» **Dataset excerpt**
============

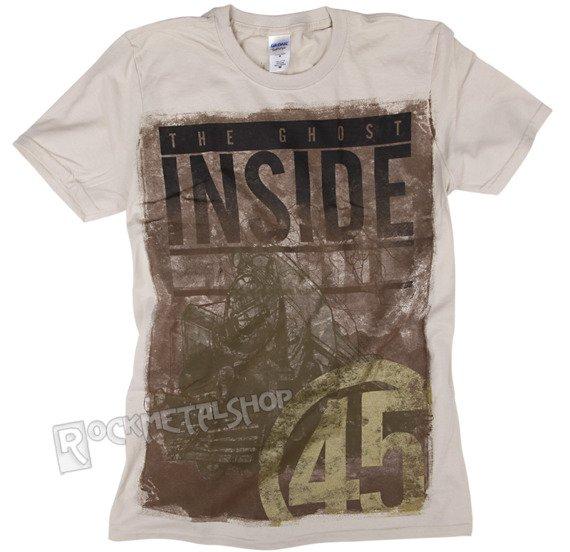 koszulka THE GHOST INSIDE - ENGINE 45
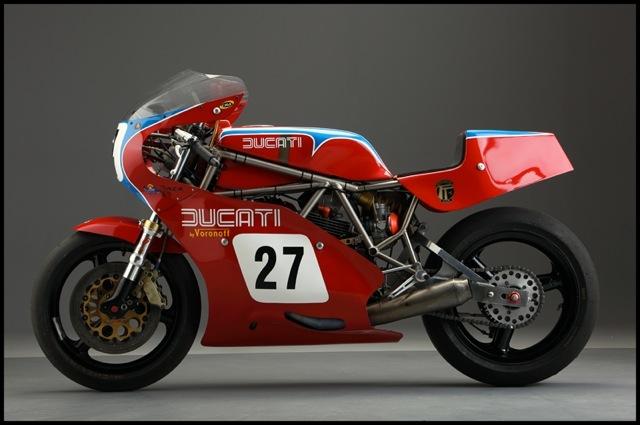 Ducatti 1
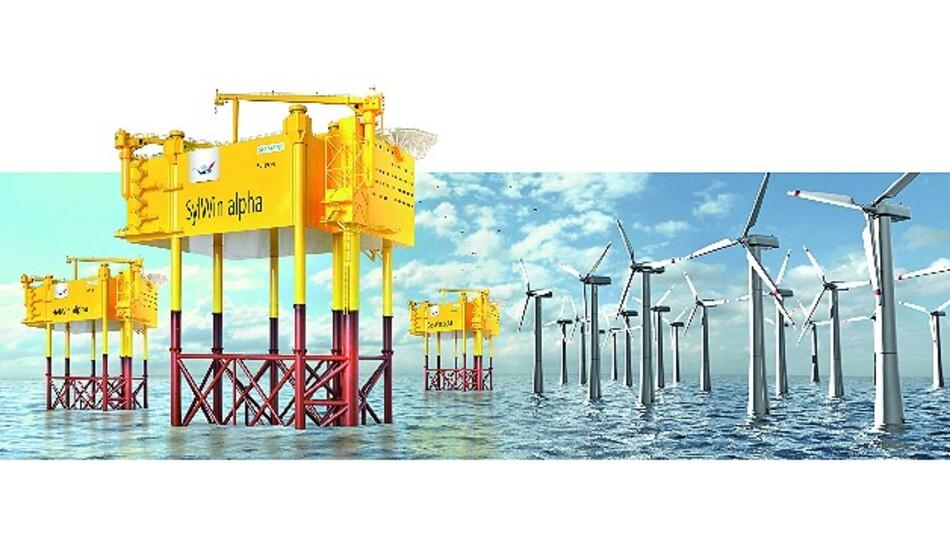 Friesland Kabel liefert die Verkabelung für die von Nordic Yards gefertigte Konverter-Plattform SylWin alpha.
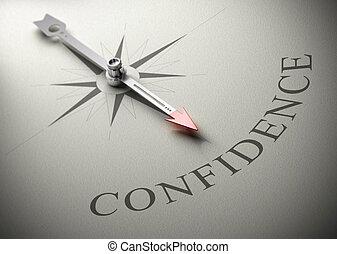 entrenamiento, confianza, sí mismo, psicología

============

» **About this exercise**
Restate the material above word for word, dropping the pictures.

» **Output below**
 koszulka THE GHOST INSIDE - ENGINE 45
 Ducatti 1
 Friesland Kabel liefert die Verkabelung für die von Nordic Yards gefertigte Konverter-Plattform SylWin alpha.
 entrenamiento, confianza, sí mismo, psicología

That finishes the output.